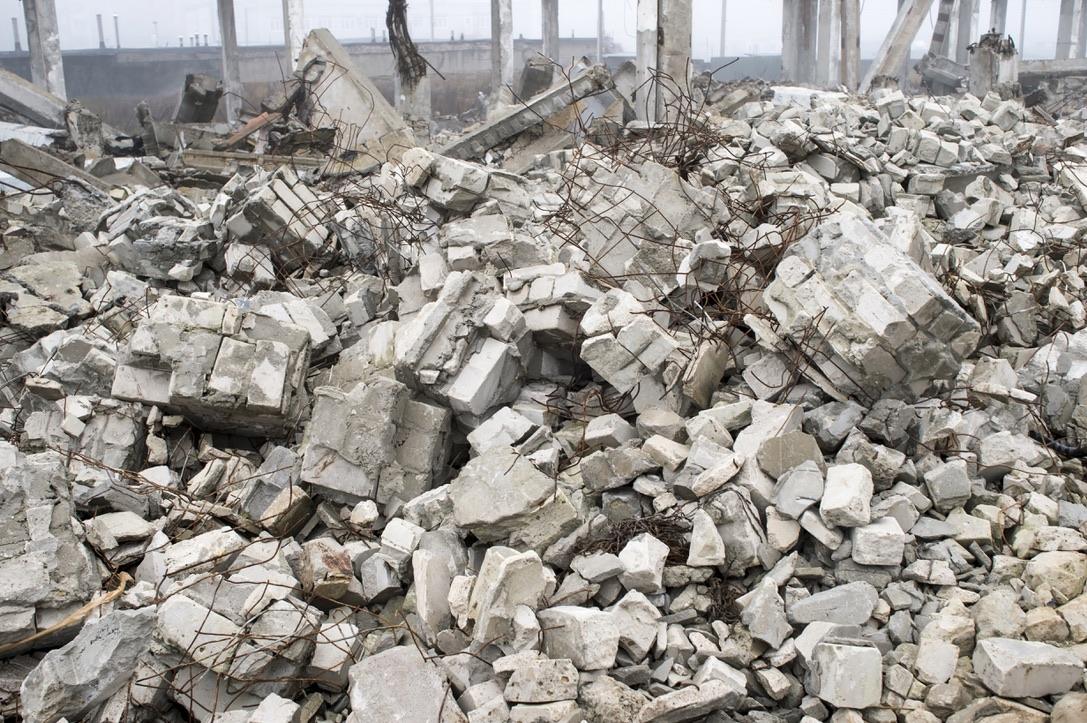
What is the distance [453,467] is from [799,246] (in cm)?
226

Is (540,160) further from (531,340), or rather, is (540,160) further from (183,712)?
(183,712)

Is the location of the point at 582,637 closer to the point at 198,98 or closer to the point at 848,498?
the point at 848,498

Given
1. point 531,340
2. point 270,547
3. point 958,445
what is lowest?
point 270,547

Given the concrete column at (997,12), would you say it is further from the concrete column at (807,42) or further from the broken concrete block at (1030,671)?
the broken concrete block at (1030,671)

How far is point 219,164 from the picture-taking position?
11656mm

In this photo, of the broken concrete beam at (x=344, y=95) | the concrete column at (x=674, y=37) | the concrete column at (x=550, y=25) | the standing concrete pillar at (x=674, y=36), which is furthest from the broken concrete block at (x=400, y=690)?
the concrete column at (x=550, y=25)

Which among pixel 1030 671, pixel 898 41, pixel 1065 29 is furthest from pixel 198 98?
pixel 1065 29

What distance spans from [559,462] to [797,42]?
71.5ft

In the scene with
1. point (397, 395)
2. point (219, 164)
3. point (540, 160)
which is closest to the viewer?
point (397, 395)

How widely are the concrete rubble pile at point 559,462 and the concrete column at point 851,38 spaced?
41.9ft

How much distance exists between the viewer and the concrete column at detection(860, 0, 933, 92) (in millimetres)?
15141

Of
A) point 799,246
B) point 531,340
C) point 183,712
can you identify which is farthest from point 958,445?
point 183,712

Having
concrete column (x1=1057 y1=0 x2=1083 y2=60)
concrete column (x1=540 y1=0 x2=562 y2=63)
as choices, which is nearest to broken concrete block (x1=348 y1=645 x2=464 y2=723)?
concrete column (x1=540 y1=0 x2=562 y2=63)

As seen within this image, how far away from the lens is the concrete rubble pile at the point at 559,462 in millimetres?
3428
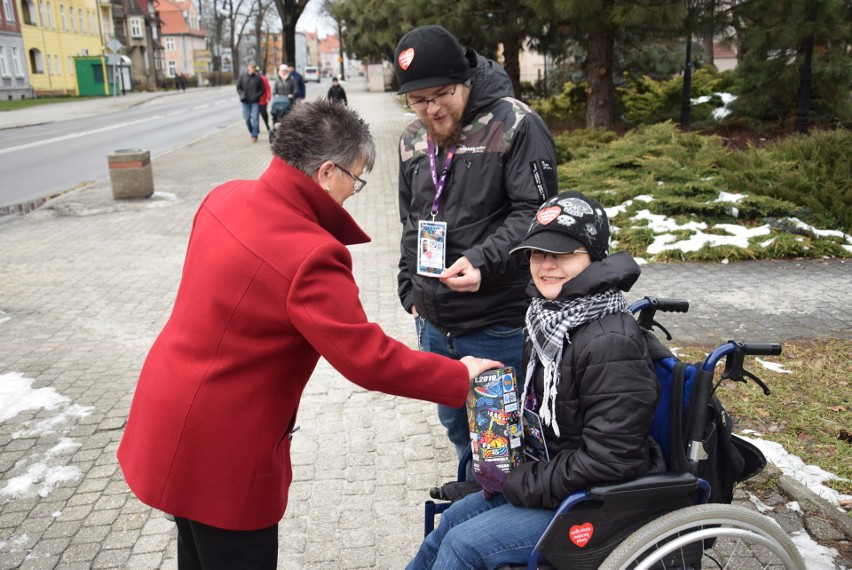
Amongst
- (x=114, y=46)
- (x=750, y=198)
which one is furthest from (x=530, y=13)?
(x=114, y=46)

STATED PROBLEM: Set down the records in full and exactly. Do not carry over any image.

OUTPUT FOR THIS EXERCISE:
What is the distance [453,467] is from [799,246] (in cm)?
226

Is (540,160) further from (531,340), or rather, is (540,160) further from (183,712)?
(183,712)

Is the location of the point at 582,637 closer to the point at 198,98 or closer to the point at 848,498?
the point at 848,498

Given
1. point 531,340
2. point 270,547
3. point 958,445
what is lowest?
point 270,547

Given the concrete column at (997,12), would you say it is further from the concrete column at (807,42) or further from the broken concrete block at (1030,671)?
the broken concrete block at (1030,671)

How far is point 219,164 from the picture-taking position?
11656mm

In this photo, of the broken concrete beam at (x=344, y=95) | the concrete column at (x=674, y=37) | the concrete column at (x=550, y=25) | the standing concrete pillar at (x=674, y=36), which is furthest from the broken concrete block at (x=400, y=690)?
the concrete column at (x=550, y=25)

Which among pixel 1030 671, pixel 898 41, pixel 1065 29 is furthest from pixel 198 98?
pixel 1065 29

What distance spans from [559,462] to [797,42]?
71.5ft

In the scene with
1. point (397, 395)
2. point (219, 164)
3. point (540, 160)
which is closest to the viewer?
point (397, 395)

How widely are the concrete rubble pile at point 559,462 and the concrete column at point 851,38 spaced?
41.9ft

How much distance exists between the viewer and the concrete column at detection(860, 0, 933, 92) (in millimetres)?
15141

Of
A) point 799,246
B) point 531,340
C) point 183,712
can you identify which is farthest from point 958,445?
point 183,712

Having
concrete column (x1=1057 y1=0 x2=1083 y2=60)
concrete column (x1=540 y1=0 x2=562 y2=63)
as choices, which is nearest to broken concrete block (x1=348 y1=645 x2=464 y2=723)?
concrete column (x1=540 y1=0 x2=562 y2=63)

As seen within this image, how far away from the lens is the concrete rubble pile at the point at 559,462 in millimetres?
3428
Amongst
- (x=114, y=46)
- (x=750, y=198)
which one is furthest from (x=530, y=13)?
(x=114, y=46)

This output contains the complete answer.